The team led by Stephen Scherer, Ph. D. as research director explained that the investigation would pave the way for a deeper understanding of autism and its various levels. Neurodiversity plays a huge role in the disorder, and it is an aspect the research is looking into.

It seeks to explain the phenomenon observed in some families in which two members fall on different scales in the spectrum. They have also identified people who had the risk but did not manifest the disorder.

The research was fueled by disturbing figures.
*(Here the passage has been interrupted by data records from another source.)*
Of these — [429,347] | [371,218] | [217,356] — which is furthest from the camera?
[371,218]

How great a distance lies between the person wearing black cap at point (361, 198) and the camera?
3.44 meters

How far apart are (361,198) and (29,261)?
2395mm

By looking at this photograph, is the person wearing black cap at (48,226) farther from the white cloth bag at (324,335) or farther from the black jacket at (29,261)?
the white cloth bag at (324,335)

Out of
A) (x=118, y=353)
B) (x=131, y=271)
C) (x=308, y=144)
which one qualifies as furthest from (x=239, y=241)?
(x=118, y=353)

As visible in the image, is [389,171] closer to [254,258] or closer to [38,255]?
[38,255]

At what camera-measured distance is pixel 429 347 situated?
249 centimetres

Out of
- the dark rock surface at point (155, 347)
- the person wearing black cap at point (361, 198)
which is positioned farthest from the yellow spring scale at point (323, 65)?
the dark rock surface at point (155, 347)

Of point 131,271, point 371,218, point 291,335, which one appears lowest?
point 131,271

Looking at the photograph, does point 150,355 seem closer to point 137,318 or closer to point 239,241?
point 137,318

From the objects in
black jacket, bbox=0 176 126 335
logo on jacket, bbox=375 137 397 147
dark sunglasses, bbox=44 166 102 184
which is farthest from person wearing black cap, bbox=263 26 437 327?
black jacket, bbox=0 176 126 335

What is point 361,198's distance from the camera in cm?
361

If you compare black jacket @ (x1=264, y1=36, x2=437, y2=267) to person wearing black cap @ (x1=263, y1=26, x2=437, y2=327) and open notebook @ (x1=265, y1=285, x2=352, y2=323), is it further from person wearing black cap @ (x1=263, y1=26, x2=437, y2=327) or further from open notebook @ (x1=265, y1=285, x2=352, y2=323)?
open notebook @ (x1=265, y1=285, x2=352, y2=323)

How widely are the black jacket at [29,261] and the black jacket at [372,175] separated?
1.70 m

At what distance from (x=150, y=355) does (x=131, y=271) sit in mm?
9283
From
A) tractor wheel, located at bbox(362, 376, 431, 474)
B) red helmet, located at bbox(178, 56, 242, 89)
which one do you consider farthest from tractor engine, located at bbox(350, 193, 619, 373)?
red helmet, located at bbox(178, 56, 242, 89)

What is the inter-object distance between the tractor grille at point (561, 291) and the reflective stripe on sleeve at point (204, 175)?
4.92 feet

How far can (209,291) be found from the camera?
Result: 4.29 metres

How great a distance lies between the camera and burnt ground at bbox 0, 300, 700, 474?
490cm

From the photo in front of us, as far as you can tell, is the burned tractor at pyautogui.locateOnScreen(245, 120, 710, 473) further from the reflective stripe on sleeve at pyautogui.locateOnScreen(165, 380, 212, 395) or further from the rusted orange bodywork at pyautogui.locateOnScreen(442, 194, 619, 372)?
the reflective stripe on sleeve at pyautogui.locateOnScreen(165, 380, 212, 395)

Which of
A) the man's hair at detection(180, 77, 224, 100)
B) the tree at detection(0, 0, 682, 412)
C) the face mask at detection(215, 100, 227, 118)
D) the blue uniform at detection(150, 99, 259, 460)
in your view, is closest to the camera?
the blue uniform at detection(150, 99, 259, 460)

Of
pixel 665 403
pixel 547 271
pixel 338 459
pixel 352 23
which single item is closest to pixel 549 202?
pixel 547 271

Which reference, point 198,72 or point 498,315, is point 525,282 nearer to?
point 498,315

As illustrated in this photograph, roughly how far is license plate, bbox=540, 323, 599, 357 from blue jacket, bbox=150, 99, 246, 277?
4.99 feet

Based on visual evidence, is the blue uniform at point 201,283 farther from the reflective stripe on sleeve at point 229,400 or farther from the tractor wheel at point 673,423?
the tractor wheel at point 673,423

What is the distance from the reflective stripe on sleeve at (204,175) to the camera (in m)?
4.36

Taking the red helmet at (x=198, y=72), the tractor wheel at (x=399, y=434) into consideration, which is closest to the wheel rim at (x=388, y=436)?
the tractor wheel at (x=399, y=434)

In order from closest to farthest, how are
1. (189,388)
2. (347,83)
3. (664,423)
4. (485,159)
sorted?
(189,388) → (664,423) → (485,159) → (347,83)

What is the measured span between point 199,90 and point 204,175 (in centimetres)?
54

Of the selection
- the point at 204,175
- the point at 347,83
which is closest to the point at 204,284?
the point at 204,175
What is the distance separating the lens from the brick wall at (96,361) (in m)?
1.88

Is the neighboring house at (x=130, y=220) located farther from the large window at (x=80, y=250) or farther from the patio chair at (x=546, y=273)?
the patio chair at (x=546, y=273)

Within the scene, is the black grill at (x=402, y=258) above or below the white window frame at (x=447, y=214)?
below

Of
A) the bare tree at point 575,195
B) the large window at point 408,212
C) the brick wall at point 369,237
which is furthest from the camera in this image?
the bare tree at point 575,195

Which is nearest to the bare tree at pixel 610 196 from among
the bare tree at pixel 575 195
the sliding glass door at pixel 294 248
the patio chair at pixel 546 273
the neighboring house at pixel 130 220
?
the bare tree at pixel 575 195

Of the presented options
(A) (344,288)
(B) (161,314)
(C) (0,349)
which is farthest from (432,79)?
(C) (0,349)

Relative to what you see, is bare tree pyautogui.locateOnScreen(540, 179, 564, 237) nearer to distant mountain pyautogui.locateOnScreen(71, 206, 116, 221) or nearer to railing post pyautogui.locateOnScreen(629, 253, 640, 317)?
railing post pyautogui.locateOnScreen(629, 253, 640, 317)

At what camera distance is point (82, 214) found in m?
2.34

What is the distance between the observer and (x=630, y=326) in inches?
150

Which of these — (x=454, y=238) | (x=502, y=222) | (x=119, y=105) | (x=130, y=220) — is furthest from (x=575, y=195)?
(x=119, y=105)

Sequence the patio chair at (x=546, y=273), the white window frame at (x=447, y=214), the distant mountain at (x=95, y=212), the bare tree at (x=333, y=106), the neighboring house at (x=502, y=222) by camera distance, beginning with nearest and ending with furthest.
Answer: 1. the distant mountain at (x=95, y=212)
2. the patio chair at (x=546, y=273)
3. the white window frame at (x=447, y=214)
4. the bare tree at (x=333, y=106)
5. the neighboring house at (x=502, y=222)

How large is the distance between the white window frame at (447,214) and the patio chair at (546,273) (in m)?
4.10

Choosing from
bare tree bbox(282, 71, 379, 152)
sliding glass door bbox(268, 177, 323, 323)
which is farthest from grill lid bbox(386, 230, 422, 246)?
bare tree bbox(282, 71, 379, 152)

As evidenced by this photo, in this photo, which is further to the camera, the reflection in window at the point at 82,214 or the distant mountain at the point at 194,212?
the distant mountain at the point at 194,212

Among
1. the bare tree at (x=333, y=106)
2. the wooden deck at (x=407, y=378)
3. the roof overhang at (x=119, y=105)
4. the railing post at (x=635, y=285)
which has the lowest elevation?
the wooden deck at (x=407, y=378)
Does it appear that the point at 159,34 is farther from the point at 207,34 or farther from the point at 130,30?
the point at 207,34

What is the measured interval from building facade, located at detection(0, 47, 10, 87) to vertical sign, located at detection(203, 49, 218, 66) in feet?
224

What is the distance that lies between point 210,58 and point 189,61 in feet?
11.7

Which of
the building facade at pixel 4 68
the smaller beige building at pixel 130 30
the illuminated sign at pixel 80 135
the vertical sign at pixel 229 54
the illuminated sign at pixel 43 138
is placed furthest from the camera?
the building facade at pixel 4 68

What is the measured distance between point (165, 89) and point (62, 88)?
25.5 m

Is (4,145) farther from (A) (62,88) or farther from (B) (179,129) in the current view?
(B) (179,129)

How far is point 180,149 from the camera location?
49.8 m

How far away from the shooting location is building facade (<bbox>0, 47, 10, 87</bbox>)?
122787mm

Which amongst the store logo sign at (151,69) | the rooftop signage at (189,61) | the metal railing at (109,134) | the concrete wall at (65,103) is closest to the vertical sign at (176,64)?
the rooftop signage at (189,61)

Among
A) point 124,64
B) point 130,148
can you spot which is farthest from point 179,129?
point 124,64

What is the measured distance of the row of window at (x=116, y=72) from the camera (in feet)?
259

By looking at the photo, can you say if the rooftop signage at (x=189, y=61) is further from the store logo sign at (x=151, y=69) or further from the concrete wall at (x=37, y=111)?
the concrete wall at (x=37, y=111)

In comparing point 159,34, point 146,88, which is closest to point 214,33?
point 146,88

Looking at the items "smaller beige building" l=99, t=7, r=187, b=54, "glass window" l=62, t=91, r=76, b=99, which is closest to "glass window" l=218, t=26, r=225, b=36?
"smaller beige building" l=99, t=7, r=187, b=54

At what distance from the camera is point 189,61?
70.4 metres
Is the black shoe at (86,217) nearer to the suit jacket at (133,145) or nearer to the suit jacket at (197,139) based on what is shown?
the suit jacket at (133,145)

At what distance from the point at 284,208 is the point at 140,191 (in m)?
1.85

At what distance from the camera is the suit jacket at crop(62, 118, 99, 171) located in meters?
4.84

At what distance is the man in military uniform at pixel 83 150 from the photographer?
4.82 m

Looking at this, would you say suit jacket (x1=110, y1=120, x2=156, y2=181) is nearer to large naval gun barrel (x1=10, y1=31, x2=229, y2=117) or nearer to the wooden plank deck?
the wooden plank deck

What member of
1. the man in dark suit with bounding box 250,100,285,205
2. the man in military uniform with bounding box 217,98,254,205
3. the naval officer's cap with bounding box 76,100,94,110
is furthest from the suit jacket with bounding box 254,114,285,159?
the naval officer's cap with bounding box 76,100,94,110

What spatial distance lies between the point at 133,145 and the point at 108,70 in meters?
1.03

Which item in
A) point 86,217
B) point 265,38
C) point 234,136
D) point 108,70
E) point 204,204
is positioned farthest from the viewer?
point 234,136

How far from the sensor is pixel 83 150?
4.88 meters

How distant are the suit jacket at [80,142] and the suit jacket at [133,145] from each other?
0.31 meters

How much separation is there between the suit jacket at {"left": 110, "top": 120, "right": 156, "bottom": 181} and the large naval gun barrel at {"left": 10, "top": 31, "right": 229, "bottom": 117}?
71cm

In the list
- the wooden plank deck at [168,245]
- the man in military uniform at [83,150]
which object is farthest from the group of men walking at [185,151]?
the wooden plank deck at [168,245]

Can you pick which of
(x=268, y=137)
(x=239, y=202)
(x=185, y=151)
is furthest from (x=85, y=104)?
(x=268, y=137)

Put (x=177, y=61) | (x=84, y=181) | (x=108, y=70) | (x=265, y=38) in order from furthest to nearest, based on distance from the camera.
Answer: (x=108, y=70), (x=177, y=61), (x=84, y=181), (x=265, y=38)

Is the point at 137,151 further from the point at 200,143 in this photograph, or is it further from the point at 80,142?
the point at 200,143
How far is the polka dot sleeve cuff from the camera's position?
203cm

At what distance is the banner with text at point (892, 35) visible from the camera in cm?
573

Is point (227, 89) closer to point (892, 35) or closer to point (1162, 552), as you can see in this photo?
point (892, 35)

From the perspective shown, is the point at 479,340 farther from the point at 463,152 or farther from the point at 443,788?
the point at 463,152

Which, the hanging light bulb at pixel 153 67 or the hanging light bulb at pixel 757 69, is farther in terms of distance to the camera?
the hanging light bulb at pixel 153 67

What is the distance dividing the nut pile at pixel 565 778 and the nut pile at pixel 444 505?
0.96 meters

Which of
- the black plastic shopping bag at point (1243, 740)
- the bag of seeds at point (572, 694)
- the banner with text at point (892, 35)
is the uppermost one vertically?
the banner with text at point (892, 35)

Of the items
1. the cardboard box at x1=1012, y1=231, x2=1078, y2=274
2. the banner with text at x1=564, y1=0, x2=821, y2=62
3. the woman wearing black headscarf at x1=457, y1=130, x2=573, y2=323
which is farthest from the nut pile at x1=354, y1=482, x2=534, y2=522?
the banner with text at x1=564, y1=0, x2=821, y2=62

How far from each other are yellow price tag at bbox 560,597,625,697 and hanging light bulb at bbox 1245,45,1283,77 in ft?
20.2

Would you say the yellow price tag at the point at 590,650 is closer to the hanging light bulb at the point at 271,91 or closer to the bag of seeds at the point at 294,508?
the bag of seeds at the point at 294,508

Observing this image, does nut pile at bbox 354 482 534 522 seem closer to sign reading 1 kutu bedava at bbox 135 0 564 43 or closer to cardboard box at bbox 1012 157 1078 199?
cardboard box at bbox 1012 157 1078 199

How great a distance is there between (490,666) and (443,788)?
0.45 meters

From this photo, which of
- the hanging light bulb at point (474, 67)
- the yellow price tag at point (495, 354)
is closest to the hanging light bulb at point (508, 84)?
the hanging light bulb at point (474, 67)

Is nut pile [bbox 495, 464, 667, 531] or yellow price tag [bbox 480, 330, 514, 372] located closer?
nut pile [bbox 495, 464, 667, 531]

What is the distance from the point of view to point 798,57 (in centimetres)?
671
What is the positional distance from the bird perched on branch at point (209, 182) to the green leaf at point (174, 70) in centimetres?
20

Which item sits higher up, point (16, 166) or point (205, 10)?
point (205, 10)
The Centers for Disease Control and Prevention in the US found in two surveys that the number of children affected by the disorder is increasing, according to NBC News.

Unlike analyses in the past which looked for genetic variations in only one percent of a person's DNA, MSSNG (pronounced "missing") was unprecedented. The biggest and most ambitious whole genome research enables investigators to analyze a person's entire genome-- 3 billion DNA base pairs from the database stored on Google cloud. Researchers will be given access free of charge to over 7,000 fully sequenced genomes in the coming weeks.